I would ask you to please not jump on the bandwagon of calling our school "elite" because it has testing requirements. The kids in our school learn differently from typical kids. Their brains simply don't work the same way that other people's brains do. They have special educational needs.
If they had special educational needs because of cognitive impairment or physical differences, I will bet that you would never accuse them of being elite. You would not likely disdain them for wanting their own school with programming that targets their special needs. You would not think that they have it "pretty good."
However, as your comments implied, most people seem to think that highly capable kids don't deserve the compassion that other kids with special needs deserve.
We see this at the district level all the time - this patronizing attitude that because our kids are "smart" they will turn out OK even with repeated splits and school changes and instability. NO KID does well living in a state of constant transition. ALL KIDS want things to be predictable.

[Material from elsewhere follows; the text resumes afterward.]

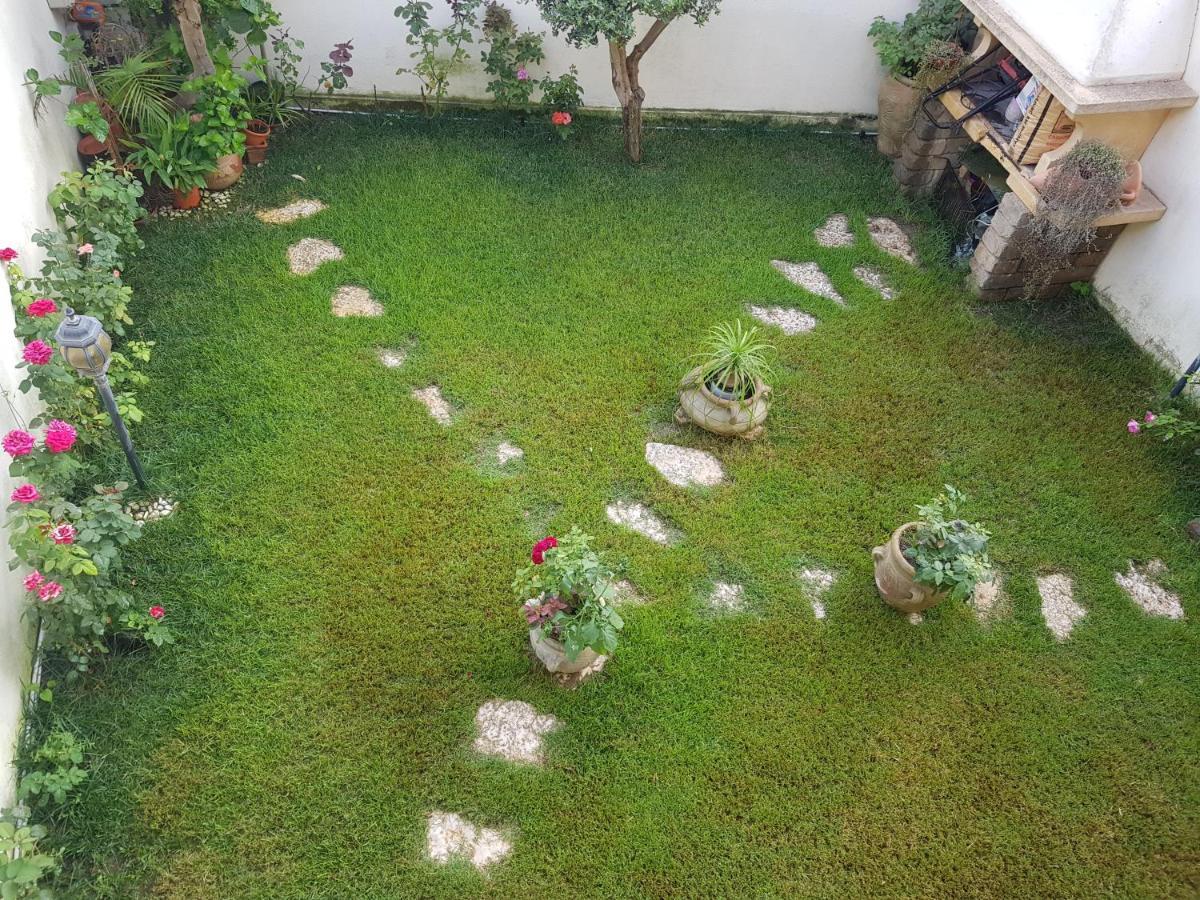 Grace Dell'Isola Dei Coralli Decimomannu Zewnętrze zdjęcie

We want this for our kids too. We want our school to have a home so we can settle in and build a solid school comunity. And to not find out on the first day of school that our cafeteria tables got carted off someplace because someone at SPS forgot we were here. Or that 1/3 of our teachers didn't have computers for the first 2 weeks of school because we don't have a separate school number. We want what other schools have. In effect, we want equity with the children in neighborhood schools.
Many of our children and families still have ties to Lowell Capitol Hill. We do want what is best for them, esp. in terms of Title 1 funding, and we have been arguing in favor of a complete split for the past year. We are hoping that the district will treat both campuses fairly.
Mom of APP 2nd grader
The rules in other states are different from the rules here. Other states do allow entrance criteria while Initiative 1240 would not.

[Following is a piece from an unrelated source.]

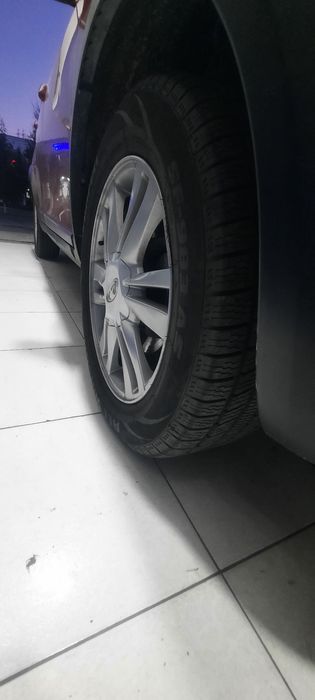 Веста кросс седан 1.8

So how could it happen? The same way that Washington charters under I-1240 could create schools without many students with IEPs - don't serve them and they will leave.
Just create a charter school, we could call it "All People are Powerful", and tell people it will be an academically challenging school in which the curriculum is keyed at least two years ahead.
Any student can enroll. Accept them all, and, if the list gets too long use the lottery to choose them.
Them teach to the APP expectations. Offer no support to the students who can't keep up. Give them bad grades. Do a lot of parent conferences in which the parents are told that this isn't the right school for their child. They will, in time, leave. When they are gone you will have an APP school.
Another way to do it is to test the students and segregate the classes between eligible and non-eligible. Then do nothing with the non-eligible students. Put them all together - regardless of grade or age - in one class with one teacher and babysit them, but don't bother to teach them. They will leave.
Please understand that I'm not recommending these tactics; I'm just answering the question.
If you're disgusted by these tactics, then I suggest you think about what is happening to students with disabilities in schools all around the country all the time.
You are correct. Typically developing children and advanced learners will rarely face the challenges and prejudice that students with disabilities do. However, advanced academic learners often are challenged socially. For that disability, they do deserve compassion.
Sped student parent
In fact, they are considered, under I-1240, "at-risk" kids so a charter opening a school for gifted students would (allegedly) get a preference. (The initiative says they do but then says ZERO about how that is applied either by the authorizer. Not much of a preference if it's not spelled out.)
Now, could they have testing to get in? No but they could write their charter to have high expectations and if your child couldn't cut it, he/she could be exited (much as they do in KIPP but for behavior).